start MATERIAL FOR THIS TASK
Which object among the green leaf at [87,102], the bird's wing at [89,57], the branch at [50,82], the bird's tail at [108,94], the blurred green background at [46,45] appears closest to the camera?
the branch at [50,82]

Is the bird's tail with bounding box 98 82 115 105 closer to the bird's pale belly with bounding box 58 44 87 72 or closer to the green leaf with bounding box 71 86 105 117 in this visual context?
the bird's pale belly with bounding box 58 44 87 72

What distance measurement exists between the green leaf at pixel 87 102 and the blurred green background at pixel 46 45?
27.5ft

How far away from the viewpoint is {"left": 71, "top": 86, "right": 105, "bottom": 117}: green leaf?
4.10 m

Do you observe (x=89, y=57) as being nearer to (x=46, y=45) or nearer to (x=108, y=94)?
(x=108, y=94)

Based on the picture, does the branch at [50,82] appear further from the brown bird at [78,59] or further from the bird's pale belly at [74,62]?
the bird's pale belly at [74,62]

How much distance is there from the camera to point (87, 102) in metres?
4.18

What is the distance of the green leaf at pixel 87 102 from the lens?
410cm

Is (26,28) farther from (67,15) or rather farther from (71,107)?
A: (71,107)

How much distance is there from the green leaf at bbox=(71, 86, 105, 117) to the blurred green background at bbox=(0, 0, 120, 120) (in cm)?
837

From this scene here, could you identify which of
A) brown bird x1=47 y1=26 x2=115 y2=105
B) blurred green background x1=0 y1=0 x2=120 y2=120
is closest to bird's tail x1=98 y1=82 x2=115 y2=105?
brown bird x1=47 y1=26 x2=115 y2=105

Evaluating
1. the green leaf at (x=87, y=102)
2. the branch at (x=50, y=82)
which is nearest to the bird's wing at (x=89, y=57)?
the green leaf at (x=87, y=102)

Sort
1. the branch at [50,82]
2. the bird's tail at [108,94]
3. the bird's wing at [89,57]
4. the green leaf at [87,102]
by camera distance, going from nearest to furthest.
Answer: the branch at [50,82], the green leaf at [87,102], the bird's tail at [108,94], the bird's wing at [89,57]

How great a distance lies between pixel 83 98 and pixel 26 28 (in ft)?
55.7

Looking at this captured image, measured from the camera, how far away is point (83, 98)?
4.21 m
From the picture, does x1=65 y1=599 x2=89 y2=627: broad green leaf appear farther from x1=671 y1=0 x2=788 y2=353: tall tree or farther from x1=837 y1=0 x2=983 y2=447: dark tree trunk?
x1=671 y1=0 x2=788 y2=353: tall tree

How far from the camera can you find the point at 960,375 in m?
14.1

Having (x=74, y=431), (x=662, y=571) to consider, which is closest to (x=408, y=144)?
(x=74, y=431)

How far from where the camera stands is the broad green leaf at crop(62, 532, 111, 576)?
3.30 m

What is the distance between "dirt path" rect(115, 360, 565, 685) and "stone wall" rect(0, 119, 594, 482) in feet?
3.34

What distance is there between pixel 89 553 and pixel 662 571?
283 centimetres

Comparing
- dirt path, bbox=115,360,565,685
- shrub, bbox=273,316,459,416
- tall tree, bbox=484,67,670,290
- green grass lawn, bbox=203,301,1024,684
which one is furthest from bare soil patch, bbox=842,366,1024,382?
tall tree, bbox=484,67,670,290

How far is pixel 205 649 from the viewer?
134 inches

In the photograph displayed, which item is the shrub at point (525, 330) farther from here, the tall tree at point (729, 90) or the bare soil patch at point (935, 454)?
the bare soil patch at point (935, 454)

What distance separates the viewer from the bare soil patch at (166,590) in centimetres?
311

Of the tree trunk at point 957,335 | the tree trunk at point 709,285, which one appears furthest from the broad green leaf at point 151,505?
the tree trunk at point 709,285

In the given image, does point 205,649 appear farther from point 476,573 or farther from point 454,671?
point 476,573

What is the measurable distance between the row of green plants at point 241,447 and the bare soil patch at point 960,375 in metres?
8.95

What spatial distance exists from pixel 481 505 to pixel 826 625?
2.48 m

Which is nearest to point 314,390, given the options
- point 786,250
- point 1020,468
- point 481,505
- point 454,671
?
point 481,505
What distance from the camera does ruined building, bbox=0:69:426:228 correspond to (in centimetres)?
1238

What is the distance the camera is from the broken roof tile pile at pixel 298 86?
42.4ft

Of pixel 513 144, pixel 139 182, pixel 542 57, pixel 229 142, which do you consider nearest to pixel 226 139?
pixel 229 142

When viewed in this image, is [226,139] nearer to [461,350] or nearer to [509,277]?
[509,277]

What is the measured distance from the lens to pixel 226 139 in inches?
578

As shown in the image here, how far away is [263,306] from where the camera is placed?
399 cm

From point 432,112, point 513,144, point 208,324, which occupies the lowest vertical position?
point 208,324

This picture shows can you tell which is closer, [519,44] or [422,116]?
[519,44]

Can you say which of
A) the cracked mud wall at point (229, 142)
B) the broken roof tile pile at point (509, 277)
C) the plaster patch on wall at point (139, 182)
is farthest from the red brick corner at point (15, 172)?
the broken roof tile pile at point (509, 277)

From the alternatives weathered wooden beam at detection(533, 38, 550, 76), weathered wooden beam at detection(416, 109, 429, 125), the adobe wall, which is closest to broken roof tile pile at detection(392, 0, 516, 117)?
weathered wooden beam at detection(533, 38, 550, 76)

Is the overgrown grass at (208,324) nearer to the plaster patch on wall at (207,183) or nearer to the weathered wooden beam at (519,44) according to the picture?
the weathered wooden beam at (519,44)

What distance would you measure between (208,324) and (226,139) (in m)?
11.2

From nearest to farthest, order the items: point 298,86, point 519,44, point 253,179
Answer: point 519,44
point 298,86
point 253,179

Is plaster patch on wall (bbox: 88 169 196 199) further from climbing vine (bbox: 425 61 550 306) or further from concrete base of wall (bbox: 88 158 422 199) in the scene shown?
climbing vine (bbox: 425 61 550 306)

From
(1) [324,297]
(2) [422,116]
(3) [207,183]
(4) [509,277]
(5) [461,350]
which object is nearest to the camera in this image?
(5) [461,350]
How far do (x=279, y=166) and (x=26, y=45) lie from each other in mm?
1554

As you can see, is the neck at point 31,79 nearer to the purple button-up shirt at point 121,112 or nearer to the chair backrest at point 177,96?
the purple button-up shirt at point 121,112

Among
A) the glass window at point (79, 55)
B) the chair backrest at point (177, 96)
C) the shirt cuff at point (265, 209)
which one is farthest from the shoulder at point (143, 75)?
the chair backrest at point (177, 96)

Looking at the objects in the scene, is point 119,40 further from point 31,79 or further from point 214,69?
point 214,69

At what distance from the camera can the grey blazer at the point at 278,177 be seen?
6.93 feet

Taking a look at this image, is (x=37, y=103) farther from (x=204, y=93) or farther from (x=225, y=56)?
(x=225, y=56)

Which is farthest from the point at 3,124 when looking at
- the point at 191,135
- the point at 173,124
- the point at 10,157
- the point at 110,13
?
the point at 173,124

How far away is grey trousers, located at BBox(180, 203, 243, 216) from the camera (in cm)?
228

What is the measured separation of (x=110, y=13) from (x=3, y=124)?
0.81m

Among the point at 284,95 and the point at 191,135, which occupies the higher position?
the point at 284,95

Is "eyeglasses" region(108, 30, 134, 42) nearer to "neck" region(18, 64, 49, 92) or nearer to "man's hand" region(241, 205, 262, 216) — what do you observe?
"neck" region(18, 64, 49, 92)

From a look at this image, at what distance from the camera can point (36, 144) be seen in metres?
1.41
end MATERIAL FOR THIS TASK
Using the data above, repeat every line exactly.

■ THE OUTPUT
Which object among the green leaf at [87,102], the bird's wing at [89,57], the branch at [50,82], the bird's tail at [108,94], the blurred green background at [46,45] appears closest to the camera?
the branch at [50,82]

Is the bird's tail with bounding box 98 82 115 105 closer to the bird's pale belly with bounding box 58 44 87 72 or closer to the green leaf with bounding box 71 86 105 117 in this visual context?
the bird's pale belly with bounding box 58 44 87 72

What distance measurement exists between the green leaf at pixel 87 102 and the blurred green background at pixel 46 45?
27.5ft

How far away from the viewpoint is {"left": 71, "top": 86, "right": 105, "bottom": 117}: green leaf?
4.10 m

Do you observe (x=89, y=57) as being nearer to (x=46, y=45) or nearer to (x=108, y=94)?
(x=108, y=94)

Based on the picture, does the branch at [50,82] appear further from the brown bird at [78,59] or further from the bird's pale belly at [74,62]?
the bird's pale belly at [74,62]

How much distance is there from the camera to point (87, 102) in metres?
4.18

What is the distance of the green leaf at pixel 87 102 from the lens?
410cm

Is (26,28) farther from (67,15) or rather farther from (71,107)?
A: (71,107)

How much distance is there from the green leaf at bbox=(71, 86, 105, 117) to the blurred green background at bbox=(0, 0, 120, 120) (in cm)?
837

From this scene here, could you identify which of
A) brown bird x1=47 y1=26 x2=115 y2=105
B) blurred green background x1=0 y1=0 x2=120 y2=120
is closest to bird's tail x1=98 y1=82 x2=115 y2=105?
brown bird x1=47 y1=26 x2=115 y2=105

Evaluating
1. the green leaf at (x=87, y=102)
2. the branch at (x=50, y=82)
which is nearest to the bird's wing at (x=89, y=57)?
the green leaf at (x=87, y=102)

Sort
1. the branch at [50,82]
2. the bird's tail at [108,94]
3. the bird's wing at [89,57]
4. the green leaf at [87,102]
by camera distance, going from nearest to furthest.
Answer: the branch at [50,82], the green leaf at [87,102], the bird's tail at [108,94], the bird's wing at [89,57]

How great a distance lies between pixel 83 98 and pixel 26 28 (in ft)?
55.7

Looking at this captured image, measured from the camera, how far away is point (83, 98)?
4.21 m
From the picture, does x1=65 y1=599 x2=89 y2=627: broad green leaf appear farther from x1=671 y1=0 x2=788 y2=353: tall tree or farther from x1=837 y1=0 x2=983 y2=447: dark tree trunk?
x1=671 y1=0 x2=788 y2=353: tall tree

How far from the camera can you find the point at 960,375 in m?
14.1

Having (x=74, y=431), (x=662, y=571) to consider, which is closest to (x=408, y=144)?
(x=74, y=431)

How far from where the camera stands is the broad green leaf at crop(62, 532, 111, 576)?
3.30 m

What is the distance between "dirt path" rect(115, 360, 565, 685) and "stone wall" rect(0, 119, 594, 482) in feet?
3.34

What distance is there between pixel 89 553 and pixel 662 571?
283 centimetres

Comparing
- dirt path, bbox=115,360,565,685
- shrub, bbox=273,316,459,416
- tall tree, bbox=484,67,670,290
- green grass lawn, bbox=203,301,1024,684
which one is furthest from bare soil patch, bbox=842,366,1024,382?
tall tree, bbox=484,67,670,290

How far is pixel 205 649 from the viewer?
134 inches

In the photograph displayed, which item is the shrub at point (525, 330) farther from here, the tall tree at point (729, 90) or the bare soil patch at point (935, 454)?
the bare soil patch at point (935, 454)

What distance separates the viewer from the bare soil patch at (166,590) in centimetres?
311

Of the tree trunk at point 957,335 | the tree trunk at point 709,285, which one appears furthest from the broad green leaf at point 151,505?
the tree trunk at point 709,285

In the given image, does point 205,649 appear farther from point 476,573 or farther from point 454,671?
point 476,573

What is the measurable distance between the row of green plants at point 241,447 and the bare soil patch at point 960,375 in metres?
8.95

What spatial distance exists from pixel 481 505 to pixel 826 625?
2.48 m

Which is nearest to point 314,390, given the options
- point 786,250
- point 1020,468
- point 481,505
- point 454,671
?
point 481,505
What distance from the camera does ruined building, bbox=0:69:426:228 correspond to (in centimetres)?
1238

What is the distance the camera is from the broken roof tile pile at pixel 298 86?
42.4ft

Of pixel 513 144, pixel 139 182, pixel 542 57, pixel 229 142, which do you consider nearest to pixel 226 139?
pixel 229 142

When viewed in this image, is [226,139] nearer to [461,350] or nearer to [509,277]?
[509,277]

What is the measured distance from the lens to pixel 226 139 in inches?
578

As shown in the image here, how far away is [263,306] from where the camera is placed?
399 cm

From point 432,112, point 513,144, point 208,324, which occupies the lowest vertical position?
point 208,324

This picture shows can you tell which is closer, [519,44] or [422,116]?
[519,44]

Can you say which of
A) the cracked mud wall at point (229, 142)
B) the broken roof tile pile at point (509, 277)
C) the plaster patch on wall at point (139, 182)
is farthest from the red brick corner at point (15, 172)?
the broken roof tile pile at point (509, 277)

From the alternatives weathered wooden beam at detection(533, 38, 550, 76), weathered wooden beam at detection(416, 109, 429, 125), the adobe wall, which is closest to broken roof tile pile at detection(392, 0, 516, 117)?
weathered wooden beam at detection(533, 38, 550, 76)

Is the overgrown grass at (208,324) nearer to the plaster patch on wall at (207,183) or nearer to the weathered wooden beam at (519,44) according to the picture?
the weathered wooden beam at (519,44)

What distance would you measure between (208,324) and (226,139) (in m)?
11.2

From nearest to farthest, order the items: point 298,86, point 519,44, point 253,179
Answer: point 519,44
point 298,86
point 253,179

Is plaster patch on wall (bbox: 88 169 196 199) further from climbing vine (bbox: 425 61 550 306) or further from concrete base of wall (bbox: 88 158 422 199) in the scene shown?
climbing vine (bbox: 425 61 550 306)

From
(1) [324,297]
(2) [422,116]
(3) [207,183]
(4) [509,277]
(5) [461,350]
which object is nearest to the camera in this image?
(5) [461,350]
How far do (x=279, y=166) and (x=26, y=45) lie from each other in mm?
1554

As you can see, is the neck at point 31,79 nearer to the purple button-up shirt at point 121,112 or nearer to the chair backrest at point 177,96?
the purple button-up shirt at point 121,112

Among
A) the glass window at point (79, 55)
B) the chair backrest at point (177, 96)
C) the shirt cuff at point (265, 209)
which one is farthest from the shoulder at point (143, 75)?
the chair backrest at point (177, 96)

Looking at the objects in the scene, is point 119,40 further from point 31,79 or further from point 214,69?
point 214,69

At what distance from the camera can the grey blazer at the point at 278,177 be seen?
6.93 feet

Taking a look at this image, is (x=37, y=103) farther from (x=204, y=93) or farther from (x=225, y=56)?
(x=225, y=56)

Which is farthest from the point at 3,124 when looking at
- the point at 191,135
- the point at 173,124
- the point at 10,157
- the point at 110,13
?
the point at 173,124

How far away is grey trousers, located at BBox(180, 203, 243, 216) from the camera (in cm)?
228

What is the measured separation of (x=110, y=13) from (x=3, y=124)?
0.81m

Among the point at 284,95 and the point at 191,135, which occupies the higher position?
the point at 284,95

Is "eyeglasses" region(108, 30, 134, 42) nearer to "neck" region(18, 64, 49, 92) or nearer to "man's hand" region(241, 205, 262, 216) — what do you observe?
"neck" region(18, 64, 49, 92)

From a look at this image, at what distance from the camera can point (36, 144) be seen in metres?
1.41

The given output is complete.